Cambrian “Huayuan biota” fossils in China reveal a thriving deep-sea world after Earth’s first animal die-off

January 28, 2026
Cambrian “Huayuan biota” fossils in China reveal a thriving deep-sea world after Earth’s first animal die-off

WASHINGTON, Jan 28, 2026, 14:15 EST

  • Researchers reported fossils from Hunan that date back roughly 512 million years.
  • The site houses over 50,000 specimens, featuring numerous species never documented before
  • Evidence points to deep-water habitats serving as refuges for life following the Sinsk extinction event

In southern China, scientists have unearthed a trove of marine fossils dating back 512 million years, revealing a thriving deep-water ecosystem shortly after the first major animal extinction. Paleontologist Han Zeng described the Huayuan biota as a vibrant community, with creatures inhabiting both the seafloor and the water column. Senior author Maoyan Zhu noted that these fossils offer “the first insights” into how that extinction event transformed deep-sea life. 1

This discovery is significant because scientists have struggled to understand how the earliest mass extinction impacted marine life during the Cambrian, a period when animal groups rapidly diversified. The newly found site dates just after that crisis, offering researchers a rare glimpse of life in its aftermath.
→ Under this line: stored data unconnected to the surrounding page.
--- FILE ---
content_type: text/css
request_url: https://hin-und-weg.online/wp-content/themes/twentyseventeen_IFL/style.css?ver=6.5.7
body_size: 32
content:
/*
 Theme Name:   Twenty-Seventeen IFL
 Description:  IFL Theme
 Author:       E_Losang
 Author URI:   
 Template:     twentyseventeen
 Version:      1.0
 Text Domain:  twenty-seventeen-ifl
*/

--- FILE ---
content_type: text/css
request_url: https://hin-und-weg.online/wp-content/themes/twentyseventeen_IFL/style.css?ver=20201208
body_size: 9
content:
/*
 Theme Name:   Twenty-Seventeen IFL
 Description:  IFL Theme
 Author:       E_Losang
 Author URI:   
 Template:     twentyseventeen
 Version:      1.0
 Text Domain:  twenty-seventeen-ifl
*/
This also marks a significant addition to the rare group of deposits that preserve soft-bodied creatures with remarkable detail, beyond just shells and bones. Such sites reveal entire ecosystems in action—showing who ate whom, who swam, and who burrowed—rather than merely a collection of tough remnants.

From mudstone at a single quarry in Huayuan County, Hunan province, the team gathered over 50,000 specimens. They then analyzed 8,681 of these in detail, uncovering 153 species spanning 16 major animal groups—most of which were new to science, according to the authors in Nature. 2

According to a release from the Chinese Academy of Sciences, many fossils still hold soft tissues, like bits of digestive, respiratory, and nervous systems. The release also highlighted a variety of active predators and plentiful pelagic tunicates—free-swimming relatives of animals that include vertebrates—as evidence of a complex deep-water food web. 3

The assemblage is mainly made up of invertebrates such as arthropods, cnidarians, and sponges, the researchers reported. Among the top predators were radiodonts, early arthropods equipped with grasping limbs designed for hunting.

The Huayuan biota joins two famous benchmarks for reconstructing Cambrian seas: Canada’s Burgess Shale and China’s Chengjiang biota. Researchers claim the Huayuan site matches them in both diversity and preservation, yet it represents a deeper-water environment and a narrower time span following the extinction.

One unexpected find was the overlap with the Burgess Shale, even though the sites are far apart. Zeng suggested that larvae drifting on ocean currents might explain why certain animals appear in both locations, pointing to broad dispersal in early complex animal life.

The fossils come from just after the Sinsk event, a mass extinction about 513.5 million years ago that disrupted the Cambrian explosion, the researchers explained. This extinction has been tied to volcanism and swift climate changes, although the exact cause remains unclear due to a sparse and patchy geological record.

Zhu noted that the fossils indicate deeper-water animals were less affected than those in shallow waters, highlighting the outer shelf as a potential refuge during the biological crisis. The Nature paper also offers quantitative comparisons that situate the Huayuan biota within a wider shift in early Cambrian marine ecosystems.

The fossil record remains notoriously incomplete, and one remarkable find can easily distort our view of what was “typical” back then. The researchers’ ideas about deep-water resilience depend heavily on discoveries yet to come—and on what simply never fossilized—at different locations and depths.